[What this task involves]: From the records below, copy out exactly the lines from the one containing "California, site 112, 2021-02-14T14:26:21+00:00, 3-frame" to the one containing "genus: Leopardus", both included. Add nothing else.
------------------------------------
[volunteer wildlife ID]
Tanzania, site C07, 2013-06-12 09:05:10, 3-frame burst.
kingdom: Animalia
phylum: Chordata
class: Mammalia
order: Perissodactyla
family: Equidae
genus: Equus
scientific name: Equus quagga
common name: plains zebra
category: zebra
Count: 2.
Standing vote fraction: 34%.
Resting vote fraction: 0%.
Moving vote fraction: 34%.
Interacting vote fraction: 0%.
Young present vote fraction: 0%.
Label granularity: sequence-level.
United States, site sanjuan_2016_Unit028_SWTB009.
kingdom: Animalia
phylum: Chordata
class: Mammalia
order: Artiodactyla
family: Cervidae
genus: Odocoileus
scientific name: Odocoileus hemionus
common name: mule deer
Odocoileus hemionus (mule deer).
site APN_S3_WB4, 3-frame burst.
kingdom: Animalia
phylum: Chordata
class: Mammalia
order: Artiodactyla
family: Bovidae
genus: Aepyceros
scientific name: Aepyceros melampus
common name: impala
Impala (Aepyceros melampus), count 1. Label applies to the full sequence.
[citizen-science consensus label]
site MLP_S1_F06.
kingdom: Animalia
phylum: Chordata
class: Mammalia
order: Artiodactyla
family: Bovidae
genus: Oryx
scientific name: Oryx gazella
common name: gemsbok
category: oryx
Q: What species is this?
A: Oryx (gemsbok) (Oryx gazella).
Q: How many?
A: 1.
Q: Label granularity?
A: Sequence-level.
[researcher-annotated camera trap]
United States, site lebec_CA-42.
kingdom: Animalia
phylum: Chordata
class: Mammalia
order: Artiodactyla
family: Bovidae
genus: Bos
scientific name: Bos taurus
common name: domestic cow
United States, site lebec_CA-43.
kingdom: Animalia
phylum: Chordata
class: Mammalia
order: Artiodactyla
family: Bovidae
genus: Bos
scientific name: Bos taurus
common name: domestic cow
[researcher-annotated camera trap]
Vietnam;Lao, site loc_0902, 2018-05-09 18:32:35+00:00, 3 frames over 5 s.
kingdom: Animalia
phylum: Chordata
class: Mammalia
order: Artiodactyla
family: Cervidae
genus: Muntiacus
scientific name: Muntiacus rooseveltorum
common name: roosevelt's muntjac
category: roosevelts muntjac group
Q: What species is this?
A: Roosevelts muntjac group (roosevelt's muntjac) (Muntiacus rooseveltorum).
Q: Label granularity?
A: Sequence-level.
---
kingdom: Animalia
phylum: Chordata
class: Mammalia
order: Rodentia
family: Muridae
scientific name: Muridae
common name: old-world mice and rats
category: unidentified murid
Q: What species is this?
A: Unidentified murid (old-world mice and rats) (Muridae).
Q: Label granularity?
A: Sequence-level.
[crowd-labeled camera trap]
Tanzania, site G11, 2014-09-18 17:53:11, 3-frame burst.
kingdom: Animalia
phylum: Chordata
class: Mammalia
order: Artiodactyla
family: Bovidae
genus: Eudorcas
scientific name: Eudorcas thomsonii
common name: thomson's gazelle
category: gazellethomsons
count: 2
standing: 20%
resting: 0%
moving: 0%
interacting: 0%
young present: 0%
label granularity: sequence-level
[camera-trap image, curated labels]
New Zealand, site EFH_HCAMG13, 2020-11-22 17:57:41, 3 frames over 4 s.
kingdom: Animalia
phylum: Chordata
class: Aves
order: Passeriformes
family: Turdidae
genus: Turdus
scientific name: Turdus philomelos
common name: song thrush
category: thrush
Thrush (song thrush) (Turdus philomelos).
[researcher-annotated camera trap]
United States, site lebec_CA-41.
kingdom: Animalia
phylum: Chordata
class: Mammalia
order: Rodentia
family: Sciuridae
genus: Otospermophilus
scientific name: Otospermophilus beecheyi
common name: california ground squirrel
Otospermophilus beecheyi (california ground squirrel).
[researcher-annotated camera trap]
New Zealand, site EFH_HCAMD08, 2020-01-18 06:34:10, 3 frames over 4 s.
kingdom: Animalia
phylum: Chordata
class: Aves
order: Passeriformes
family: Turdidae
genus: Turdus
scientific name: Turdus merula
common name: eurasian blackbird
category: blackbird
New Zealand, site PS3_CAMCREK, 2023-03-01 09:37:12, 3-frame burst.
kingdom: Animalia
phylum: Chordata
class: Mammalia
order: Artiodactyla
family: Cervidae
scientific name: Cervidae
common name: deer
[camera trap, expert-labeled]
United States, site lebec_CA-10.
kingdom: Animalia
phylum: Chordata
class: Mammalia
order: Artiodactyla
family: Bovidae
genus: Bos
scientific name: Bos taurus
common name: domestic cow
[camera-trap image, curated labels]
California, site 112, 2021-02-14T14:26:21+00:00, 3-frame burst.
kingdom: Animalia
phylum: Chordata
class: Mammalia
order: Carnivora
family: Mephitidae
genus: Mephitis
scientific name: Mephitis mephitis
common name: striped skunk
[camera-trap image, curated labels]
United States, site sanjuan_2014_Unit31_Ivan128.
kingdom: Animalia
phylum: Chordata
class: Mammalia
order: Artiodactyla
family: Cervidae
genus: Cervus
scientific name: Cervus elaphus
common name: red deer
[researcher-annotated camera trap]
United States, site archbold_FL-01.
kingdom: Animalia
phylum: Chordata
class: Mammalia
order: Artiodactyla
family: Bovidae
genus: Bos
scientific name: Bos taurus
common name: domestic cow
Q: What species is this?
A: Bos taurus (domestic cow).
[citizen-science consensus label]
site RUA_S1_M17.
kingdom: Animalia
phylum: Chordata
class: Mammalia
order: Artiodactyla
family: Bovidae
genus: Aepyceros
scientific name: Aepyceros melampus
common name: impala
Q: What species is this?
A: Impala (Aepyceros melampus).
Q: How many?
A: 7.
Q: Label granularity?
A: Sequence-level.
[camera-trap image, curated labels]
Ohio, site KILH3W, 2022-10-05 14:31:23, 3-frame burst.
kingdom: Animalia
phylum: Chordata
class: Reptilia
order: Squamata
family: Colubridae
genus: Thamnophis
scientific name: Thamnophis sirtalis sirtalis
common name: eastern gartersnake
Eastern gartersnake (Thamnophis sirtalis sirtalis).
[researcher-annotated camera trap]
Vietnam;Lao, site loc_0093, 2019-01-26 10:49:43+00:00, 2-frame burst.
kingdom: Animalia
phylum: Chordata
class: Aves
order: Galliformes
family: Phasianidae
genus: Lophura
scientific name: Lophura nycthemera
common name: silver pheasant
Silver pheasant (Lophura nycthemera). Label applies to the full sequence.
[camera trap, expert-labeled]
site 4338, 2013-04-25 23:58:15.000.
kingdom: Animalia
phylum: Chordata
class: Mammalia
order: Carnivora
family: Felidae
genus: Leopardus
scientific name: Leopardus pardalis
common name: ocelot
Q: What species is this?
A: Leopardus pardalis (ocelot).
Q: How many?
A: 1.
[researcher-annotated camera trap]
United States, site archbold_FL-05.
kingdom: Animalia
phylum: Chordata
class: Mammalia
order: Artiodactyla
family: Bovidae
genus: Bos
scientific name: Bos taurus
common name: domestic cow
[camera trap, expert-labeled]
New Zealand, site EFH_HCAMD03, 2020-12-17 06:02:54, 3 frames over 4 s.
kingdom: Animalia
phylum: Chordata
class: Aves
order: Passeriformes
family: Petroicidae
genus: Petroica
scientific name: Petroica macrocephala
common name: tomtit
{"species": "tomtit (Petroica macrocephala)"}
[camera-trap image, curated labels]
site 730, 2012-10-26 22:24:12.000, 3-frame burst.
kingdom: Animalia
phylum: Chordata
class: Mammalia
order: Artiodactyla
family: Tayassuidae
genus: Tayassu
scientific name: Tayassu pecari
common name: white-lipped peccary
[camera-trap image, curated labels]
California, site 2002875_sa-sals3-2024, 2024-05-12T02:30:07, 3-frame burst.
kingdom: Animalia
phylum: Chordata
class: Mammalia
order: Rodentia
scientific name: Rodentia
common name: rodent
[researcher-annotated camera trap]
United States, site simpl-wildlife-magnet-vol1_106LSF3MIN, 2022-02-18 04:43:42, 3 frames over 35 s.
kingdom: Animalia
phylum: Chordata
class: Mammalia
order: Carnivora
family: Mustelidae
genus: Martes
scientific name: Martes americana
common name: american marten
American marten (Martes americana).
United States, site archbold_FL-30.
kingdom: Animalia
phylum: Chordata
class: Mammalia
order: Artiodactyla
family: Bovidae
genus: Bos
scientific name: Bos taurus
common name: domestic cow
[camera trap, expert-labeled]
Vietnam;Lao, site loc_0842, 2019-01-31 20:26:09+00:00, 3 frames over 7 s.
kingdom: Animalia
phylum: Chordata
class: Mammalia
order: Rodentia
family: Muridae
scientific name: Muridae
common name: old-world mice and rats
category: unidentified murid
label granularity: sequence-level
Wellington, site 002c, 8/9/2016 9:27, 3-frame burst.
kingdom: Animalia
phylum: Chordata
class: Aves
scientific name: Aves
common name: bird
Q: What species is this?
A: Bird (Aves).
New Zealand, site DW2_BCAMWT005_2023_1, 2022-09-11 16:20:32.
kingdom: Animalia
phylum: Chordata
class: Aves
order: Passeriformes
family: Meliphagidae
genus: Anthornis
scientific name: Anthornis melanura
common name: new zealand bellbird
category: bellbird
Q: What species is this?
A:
------------------------------------
[Response]:
California, site 112, 2021-02-14T14:26:21+00:00, 3-frame burst.
kingdom: Animalia
phylum: Chordata
class: Mammalia
order: Carnivora
family: Mephitidae
genus: Mephitis
scientific name: Mephitis mephitis
common name: striped skunk
[camera-trap image, curated labels]
United States, site sanjuan_2014_Unit31_Ivan128.
kingdom: Animalia
phylum: Chordata
class: Mammalia
order: Artiodactyla
family: Cervidae
genus: Cervus
scientific name: Cervus elaphus
common name: red deer
[researcher-annotated camera trap]
United States, site archbold_FL-01.
kingdom: Animalia
phylum: Chordata
class: Mammalia
order: Artiodactyla
family: Bovidae
genus: Bos
scientific name: Bos taurus
common name: domestic cow
Q: What species is this?
A: Bos taurus (domestic cow).
[citizen-science consensus label]
site RUA_S1_M17.
kingdom: Animalia
phylum: Chordata
class: Mammalia
order: Artiodactyla
family: Bovidae
genus: Aepyceros
scientific name: Aepyceros melampus
common name: impala
Q: What species is this?
A: Impala (Aepyceros melampus).
Q: How many?
A: 7.
Q: Label granularity?
A: Sequence-level.
[camera-trap image, curated labels]
Ohio, site KILH3W, 2022-10-05 14:31:23, 3-frame burst.
kingdom: Animalia
phylum: Chordata
class: Reptilia
order: Squamata
family: Colubridae
genus: Thamnophis
scientific name: Thamnophis sirtalis sirtalis
common name: eastern gartersnake
Eastern gartersnake (Thamnophis sirtalis sirtalis).
[researcher-annotated camera trap]
Vietnam;Lao, site loc_0093, 2019-01-26 10:49:43+00:00, 2-frame burst.
kingdom: Animalia
phylum: Chordata
class: Aves
order: Galliformes
family: Phasianidae
genus: Lophura
scientific name: Lophura nycthemera
common name: silver pheasant
Silver pheasant (Lophura nycthemera). Label applies to the full sequence.
[camera trap, expert-labeled]
site 4338, 2013-04-25 23:58:15.000.
kingdom: Animalia
phylum: Chordata
class: Mammalia
order: Carnivora
family: Felidae
genus: Leopardus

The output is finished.